# Daily Archives: April 5, 2009

## Posterior inference for recessionistas

One of the things people learn during downturns is that it’s actually possible to look ab fab without spending a whole lot of money. Let’s try to apply the same enterprising spirit to posterior inference on mixture models.

Today we’ll consider a simple mixture of two Gaussians, with means set at $\mu = \langle +1, -1 \rangle$ and variance $\sigma^2 = 1$. Let’s also set the mixture components to be $\langle \theta, 1 - \theta \rangle, \theta=0.7$. This gives the following as the density of our distribution: $\theta \mathcal{N}(+1, 1) + (1 - \theta) \mathcal{N}(-1, 1)$. I’ve conveniently plotted this distribution for you here.

Now most problems in life come down to performing posterior inference, i.e., determining the distribution over the aforementioned parameters given some observations $x$ drawn from the density. In this case, let’s focus on computing the posterior density of $\theta$: $p(\theta | x, \mu, \sigma)$. We can apply Bayes’ rule to rewrite this as $p(\theta | x, \mu, \sigma) \propto p(x | \theta, \mu, \sigma)$, which is not too hard to compute.
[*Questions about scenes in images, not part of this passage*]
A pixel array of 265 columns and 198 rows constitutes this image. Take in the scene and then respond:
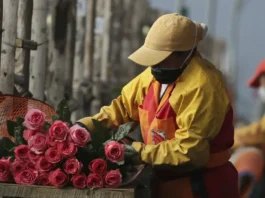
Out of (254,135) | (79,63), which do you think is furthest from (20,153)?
(79,63)

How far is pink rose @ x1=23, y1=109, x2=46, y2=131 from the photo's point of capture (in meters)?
5.67

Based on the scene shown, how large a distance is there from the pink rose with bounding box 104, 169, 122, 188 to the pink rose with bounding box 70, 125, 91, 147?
0.78ft

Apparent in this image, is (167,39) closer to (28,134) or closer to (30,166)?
(28,134)

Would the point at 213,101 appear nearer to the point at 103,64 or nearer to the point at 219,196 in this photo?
the point at 219,196

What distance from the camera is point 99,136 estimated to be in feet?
19.1

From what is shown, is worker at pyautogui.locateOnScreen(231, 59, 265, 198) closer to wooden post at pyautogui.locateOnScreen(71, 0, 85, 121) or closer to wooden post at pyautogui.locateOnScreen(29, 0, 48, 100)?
wooden post at pyautogui.locateOnScreen(71, 0, 85, 121)

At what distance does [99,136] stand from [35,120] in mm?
392

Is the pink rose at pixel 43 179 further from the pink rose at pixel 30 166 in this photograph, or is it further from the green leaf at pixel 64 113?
the green leaf at pixel 64 113

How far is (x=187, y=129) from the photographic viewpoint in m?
5.71

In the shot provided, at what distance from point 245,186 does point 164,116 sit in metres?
5.63

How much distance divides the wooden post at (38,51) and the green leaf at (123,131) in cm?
318

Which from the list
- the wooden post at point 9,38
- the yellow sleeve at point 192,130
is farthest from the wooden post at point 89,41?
the yellow sleeve at point 192,130

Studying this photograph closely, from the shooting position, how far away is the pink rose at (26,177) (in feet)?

The problem is hidden in that proportionality — we don’t know what the proportionality constant should be.

So how do we get around this? Many people like MCMC, but around these parts, we have a lot of folks who use approximate variational inference. The idea behind approximate variational inference is to find a distribution which is “close” to the true posterior. Now I don’t want to get bogged down by details (search Google for “jordan 1999 variational inference” if you really want to know them), but one way of doing this approximates the desired posterior distribution by a Dirichlet distribution, $p(\theta | x, \mu, \sigma) \approx q(\theta | \gamma)$, where $\gamma$ are some Dirichlet parameters you learn as part of the variational inference procedure.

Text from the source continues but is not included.